* [Görevler]:
1. Güçler ayrılığı üzerine olan metni baştan sona hiçbir değişiklik yapmadan yazın.
2. Satırlarda "Of point 521,194" ifadesini içeren satırdan başlayıp satırların sonuna kadar uzanan bölümde "steel rail" ifadesini "metal rail" ile değiştirin. Yalnızca bu bölümü verin ve geri kalan her şeyi olduğu gibi bırakın.

Ahmet Kasım Han

Ahmet Kasım Han

Ulusal egemenliğin ulusa ait kalmasının güvencesi olarak güçler ayrılığı

Egemenliğin mutlak ve sınırsız haliyle ulusa ait kalmasının iktidarın sınırlandırılması bakımından merkezi önemini bir önceki (16 Mayıs) tarihli yazıda vurgulamıştım. Demokratik bir yönetimin özü bu sınırlamadır. Sınırlamanın pratiğe taşınmış haliyse itiraz ve denetleme hakkıdır. Bunu da bu serideki yazılarda kayda düşmüştük.

* [Alıştırma verileri]:
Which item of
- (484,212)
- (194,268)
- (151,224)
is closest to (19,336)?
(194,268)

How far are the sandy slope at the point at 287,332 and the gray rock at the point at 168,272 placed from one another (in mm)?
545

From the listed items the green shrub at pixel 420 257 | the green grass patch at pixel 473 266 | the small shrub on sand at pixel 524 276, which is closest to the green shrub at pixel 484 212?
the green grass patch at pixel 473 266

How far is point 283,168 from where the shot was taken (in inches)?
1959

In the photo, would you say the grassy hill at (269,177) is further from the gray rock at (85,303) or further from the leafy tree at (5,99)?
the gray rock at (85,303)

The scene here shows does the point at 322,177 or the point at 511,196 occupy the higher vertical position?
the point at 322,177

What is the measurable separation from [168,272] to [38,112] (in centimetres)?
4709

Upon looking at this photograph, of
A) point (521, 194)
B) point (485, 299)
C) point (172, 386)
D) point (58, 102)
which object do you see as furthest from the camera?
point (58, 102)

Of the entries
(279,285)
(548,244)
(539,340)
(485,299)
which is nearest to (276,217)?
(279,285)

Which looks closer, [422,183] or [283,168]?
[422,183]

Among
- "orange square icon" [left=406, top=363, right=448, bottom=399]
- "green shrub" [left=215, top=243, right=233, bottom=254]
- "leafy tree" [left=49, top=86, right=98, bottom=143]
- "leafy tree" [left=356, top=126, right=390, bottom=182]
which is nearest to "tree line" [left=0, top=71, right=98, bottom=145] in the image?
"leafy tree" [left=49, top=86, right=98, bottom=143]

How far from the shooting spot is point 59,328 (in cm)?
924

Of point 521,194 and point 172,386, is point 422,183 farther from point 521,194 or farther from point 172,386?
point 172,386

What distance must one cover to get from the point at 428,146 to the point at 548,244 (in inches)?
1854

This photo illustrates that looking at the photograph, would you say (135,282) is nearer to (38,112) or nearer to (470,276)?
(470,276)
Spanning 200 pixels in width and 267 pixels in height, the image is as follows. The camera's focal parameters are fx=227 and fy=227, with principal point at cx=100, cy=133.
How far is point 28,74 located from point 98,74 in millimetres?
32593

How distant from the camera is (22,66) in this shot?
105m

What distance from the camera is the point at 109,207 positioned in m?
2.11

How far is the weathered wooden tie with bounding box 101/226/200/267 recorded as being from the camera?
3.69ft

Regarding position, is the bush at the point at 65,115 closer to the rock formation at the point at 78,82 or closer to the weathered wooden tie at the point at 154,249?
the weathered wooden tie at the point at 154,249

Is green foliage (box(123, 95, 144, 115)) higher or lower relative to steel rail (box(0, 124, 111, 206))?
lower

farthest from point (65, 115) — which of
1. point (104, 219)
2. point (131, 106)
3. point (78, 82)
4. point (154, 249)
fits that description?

* [Alıştırma yanıtları]:
1.
Ahmet Kasım Han

Ahmet Kasım Han

Ulusal egemenliğin ulusa ait kalmasının güvencesi olarak güçler ayrılığı

Egemenliğin mutlak ve sınırsız haliyle ulusa ait kalmasının iktidarın sınırlandırılması bakımından merkezi önemini bir önceki (16 Mayıs) tarihli yazıda vurgulamıştım. Demokratik bir yönetimin özü bu sınırlamadır. Sınırlamanın pratiğe taşınmış haliyse itiraz ve denetleme hakkıdır. Bunu da bu serideki yazılarda kayda düşmüştük.

2.
Of point 521,194 and point 172,386, is point 422,183 farther from point 521,194 or farther from point 172,386?
point 172,386

What distance must one cover to get from the point at 428,146 to the point at 548,244 (in inches)?
1854

This photo illustrates that looking at the photograph, would you say (135,282) is nearer to (38,112) or nearer to (470,276)?
(470,276)
Spanning 200 pixels in width and 267 pixels in height, the image is as follows. The camera's focal parameters are fx=227 and fy=227, with principal point at cx=100, cy=133.
How far is point 28,74 located from point 98,74 in millimetres?
32593

How distant from the camera is (22,66) in this shot?
105m

What distance from the camera is the point at 109,207 positioned in m?
2.11

How far is the weathered wooden tie with bounding box 101/226/200/267 recorded as being from the camera?
3.69ft

Regarding position, is the bush at the point at 65,115 closer to the rock formation at the point at 78,82 or closer to the weathered wooden tie at the point at 154,249?
the weathered wooden tie at the point at 154,249

Is green foliage (box(123, 95, 144, 115)) higher or lower relative to metal rail (box(0, 124, 111, 206))?
lower

farthest from point (65, 115) — which of
1. point (104, 219)
2. point (131, 106)
3. point (78, 82)
4. point (154, 249)
fits that description?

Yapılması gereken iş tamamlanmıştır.